— Start —

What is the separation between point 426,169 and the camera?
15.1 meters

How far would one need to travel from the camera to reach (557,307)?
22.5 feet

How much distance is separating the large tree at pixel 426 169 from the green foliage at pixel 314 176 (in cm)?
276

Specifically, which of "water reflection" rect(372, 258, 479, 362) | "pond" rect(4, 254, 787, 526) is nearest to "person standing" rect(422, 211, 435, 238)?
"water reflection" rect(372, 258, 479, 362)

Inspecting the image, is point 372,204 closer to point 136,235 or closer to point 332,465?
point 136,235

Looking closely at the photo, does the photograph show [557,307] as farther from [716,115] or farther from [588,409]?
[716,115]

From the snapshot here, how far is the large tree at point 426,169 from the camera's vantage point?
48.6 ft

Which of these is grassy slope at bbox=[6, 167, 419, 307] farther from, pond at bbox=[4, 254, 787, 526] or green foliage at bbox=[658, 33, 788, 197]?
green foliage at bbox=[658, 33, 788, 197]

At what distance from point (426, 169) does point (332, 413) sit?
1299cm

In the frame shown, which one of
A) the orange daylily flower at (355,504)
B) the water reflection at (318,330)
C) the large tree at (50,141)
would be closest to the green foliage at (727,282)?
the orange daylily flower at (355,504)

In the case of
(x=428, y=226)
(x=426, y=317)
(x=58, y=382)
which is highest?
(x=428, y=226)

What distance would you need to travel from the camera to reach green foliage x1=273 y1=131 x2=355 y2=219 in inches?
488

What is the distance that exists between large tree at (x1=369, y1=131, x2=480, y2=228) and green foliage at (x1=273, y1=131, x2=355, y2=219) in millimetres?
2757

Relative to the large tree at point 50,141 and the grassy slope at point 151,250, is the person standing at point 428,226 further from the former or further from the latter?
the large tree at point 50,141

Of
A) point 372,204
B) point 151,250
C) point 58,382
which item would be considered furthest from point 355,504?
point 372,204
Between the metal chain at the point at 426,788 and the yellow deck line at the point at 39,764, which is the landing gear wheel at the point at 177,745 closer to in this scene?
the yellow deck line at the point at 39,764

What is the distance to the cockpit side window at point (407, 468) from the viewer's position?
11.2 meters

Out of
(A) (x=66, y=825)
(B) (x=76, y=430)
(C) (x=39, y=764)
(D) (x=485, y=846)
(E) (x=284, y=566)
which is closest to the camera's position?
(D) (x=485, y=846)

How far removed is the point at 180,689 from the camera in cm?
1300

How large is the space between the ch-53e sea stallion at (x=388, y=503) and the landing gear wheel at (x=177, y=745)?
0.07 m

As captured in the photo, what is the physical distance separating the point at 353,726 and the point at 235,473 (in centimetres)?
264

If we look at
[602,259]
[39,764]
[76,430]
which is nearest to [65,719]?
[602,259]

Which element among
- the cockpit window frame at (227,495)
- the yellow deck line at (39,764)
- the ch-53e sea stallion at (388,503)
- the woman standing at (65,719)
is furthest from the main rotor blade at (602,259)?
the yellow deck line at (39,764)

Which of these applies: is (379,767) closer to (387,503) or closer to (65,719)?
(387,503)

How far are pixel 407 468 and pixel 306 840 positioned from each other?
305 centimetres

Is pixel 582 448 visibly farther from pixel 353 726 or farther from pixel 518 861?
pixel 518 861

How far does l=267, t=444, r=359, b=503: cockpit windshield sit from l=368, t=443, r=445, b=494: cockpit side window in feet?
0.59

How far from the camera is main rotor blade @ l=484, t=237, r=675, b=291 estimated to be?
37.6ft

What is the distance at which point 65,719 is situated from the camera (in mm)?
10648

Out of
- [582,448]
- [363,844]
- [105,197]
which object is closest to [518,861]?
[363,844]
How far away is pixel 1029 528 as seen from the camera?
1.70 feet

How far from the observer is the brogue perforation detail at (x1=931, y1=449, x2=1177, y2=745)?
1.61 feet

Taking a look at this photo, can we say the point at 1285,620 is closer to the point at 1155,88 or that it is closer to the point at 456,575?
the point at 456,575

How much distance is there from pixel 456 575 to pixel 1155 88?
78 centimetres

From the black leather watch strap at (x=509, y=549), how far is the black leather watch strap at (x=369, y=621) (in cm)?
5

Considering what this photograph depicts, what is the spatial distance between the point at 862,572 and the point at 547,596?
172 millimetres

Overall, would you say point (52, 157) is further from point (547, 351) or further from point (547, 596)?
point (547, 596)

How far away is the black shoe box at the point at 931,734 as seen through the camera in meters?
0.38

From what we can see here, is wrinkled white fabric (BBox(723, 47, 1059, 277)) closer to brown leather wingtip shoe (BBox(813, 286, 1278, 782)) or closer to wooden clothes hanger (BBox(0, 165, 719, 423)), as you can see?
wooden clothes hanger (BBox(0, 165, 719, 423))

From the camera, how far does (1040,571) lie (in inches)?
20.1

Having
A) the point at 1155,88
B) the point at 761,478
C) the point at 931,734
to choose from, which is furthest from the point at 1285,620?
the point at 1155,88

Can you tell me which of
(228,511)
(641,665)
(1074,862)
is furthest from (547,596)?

— End —

[Task statement]:
Copy out each record, keeping every word as it is.

[Answer for the task]:
What is the separation between point 426,169 and the camera?
15.1 meters

How far would one need to travel from the camera to reach (557,307)?
22.5 feet

How much distance is separating the large tree at pixel 426 169 from the green foliage at pixel 314 176 (in cm)?
276

Specifically, which of "water reflection" rect(372, 258, 479, 362) | "pond" rect(4, 254, 787, 526) is nearest to "person standing" rect(422, 211, 435, 238)?
"water reflection" rect(372, 258, 479, 362)

Inspecting the image, is point 372,204 closer to point 136,235 or closer to point 332,465?
point 136,235

Looking closely at the photo, does the photograph show [557,307] as farther from [716,115] or farther from [588,409]?
[716,115]

From the snapshot here, how far is the large tree at point 426,169 from the camera's vantage point?
48.6 ft

Which of these is grassy slope at bbox=[6, 167, 419, 307] farther from, pond at bbox=[4, 254, 787, 526] or green foliage at bbox=[658, 33, 788, 197]?
green foliage at bbox=[658, 33, 788, 197]

At what distance from point (426, 169) does point (332, 413) sit?
1299cm

In the frame shown, which one of
A) the orange daylily flower at (355,504)
B) the water reflection at (318,330)
C) the large tree at (50,141)
would be closest to the green foliage at (727,282)?
the orange daylily flower at (355,504)

In the case of
(x=428, y=226)
(x=426, y=317)
(x=58, y=382)
which is highest?
(x=428, y=226)

What distance would you need to travel from the camera to reach green foliage x1=273 y1=131 x2=355 y2=219 in inches?
488

What is the distance that exists between large tree at (x1=369, y1=131, x2=480, y2=228) and green foliage at (x1=273, y1=131, x2=355, y2=219) in millimetres?
2757

Relative to the large tree at point 50,141 and the grassy slope at point 151,250, is the person standing at point 428,226 further from the former or further from the latter?
the large tree at point 50,141

Of
A) point 372,204
B) point 151,250
C) point 58,382
which item would be considered furthest from point 355,504?
point 372,204
Between the metal chain at the point at 426,788 and the yellow deck line at the point at 39,764, which is the landing gear wheel at the point at 177,745 closer to in this scene?
the yellow deck line at the point at 39,764

What is the distance to the cockpit side window at point (407, 468) from the viewer's position?
11.2 meters

Out of
(A) (x=66, y=825)
(B) (x=76, y=430)
(C) (x=39, y=764)
(D) (x=485, y=846)
(E) (x=284, y=566)
which is closest to the camera's position?
(D) (x=485, y=846)

How far removed is the point at 180,689 from the camera in cm?
1300

How large is the space between the ch-53e sea stallion at (x=388, y=503) and the landing gear wheel at (x=177, y=745)?
0.07 m

As captured in the photo, what is the physical distance separating the point at 353,726 and the point at 235,473 (in centimetres)?
264

If we look at
[602,259]
[39,764]
[76,430]
which is nearest to [65,719]?
[602,259]

Which element among
- the cockpit window frame at (227,495)
- the yellow deck line at (39,764)
- the ch-53e sea stallion at (388,503)
- the woman standing at (65,719)
is furthest from the main rotor blade at (602,259)?
the yellow deck line at (39,764)

Which of these applies: is (379,767) closer to (387,503) or closer to (65,719)?
(387,503)

How far are pixel 407 468 and pixel 306 840 positioned from each other?
305 centimetres

Is pixel 582 448 visibly farther from pixel 353 726 or farther from pixel 518 861?
pixel 518 861

How far does l=267, t=444, r=359, b=503: cockpit windshield sit from l=368, t=443, r=445, b=494: cockpit side window in feet?
0.59

How far from the camera is main rotor blade @ l=484, t=237, r=675, b=291 estimated to be?
37.6ft

What is the distance at which point 65,719 is situated from the camera (in mm)?
10648

Out of
- [582,448]
- [363,844]
- [105,197]
which object is closest to [518,861]?
[363,844]
How far away is pixel 1029 528 as seen from the camera?
1.70 feet

How far from the observer is the brogue perforation detail at (x1=931, y1=449, x2=1177, y2=745)?
1.61 feet

Taking a look at this photo, can we say the point at 1285,620 is closer to the point at 1155,88 or that it is closer to the point at 456,575?
the point at 456,575

How much distance is there from pixel 456 575 to pixel 1155 88?
78 centimetres

From the black leather watch strap at (x=509, y=549), how far is the black leather watch strap at (x=369, y=621) (in cm)?
5

Considering what this photograph depicts, what is the spatial distance between the point at 862,572 and the point at 547,596?
172 millimetres

Overall, would you say point (52, 157) is further from point (547, 351) or further from point (547, 596)?
point (547, 596)

How far away is the black shoe box at the point at 931,734 as seen through the camera in meters?
0.38

From what we can see here, is wrinkled white fabric (BBox(723, 47, 1059, 277)) closer to brown leather wingtip shoe (BBox(813, 286, 1278, 782)) or closer to wooden clothes hanger (BBox(0, 165, 719, 423)), as you can see?
wooden clothes hanger (BBox(0, 165, 719, 423))

From the camera, how far does (1040,571) lie (in inches)?
20.1

Having
A) the point at 1155,88
B) the point at 761,478
C) the point at 931,734
to choose from, which is furthest from the point at 1285,620?
the point at 1155,88

Can you tell me which of
(228,511)
(641,665)
(1074,862)
is furthest from (547,596)?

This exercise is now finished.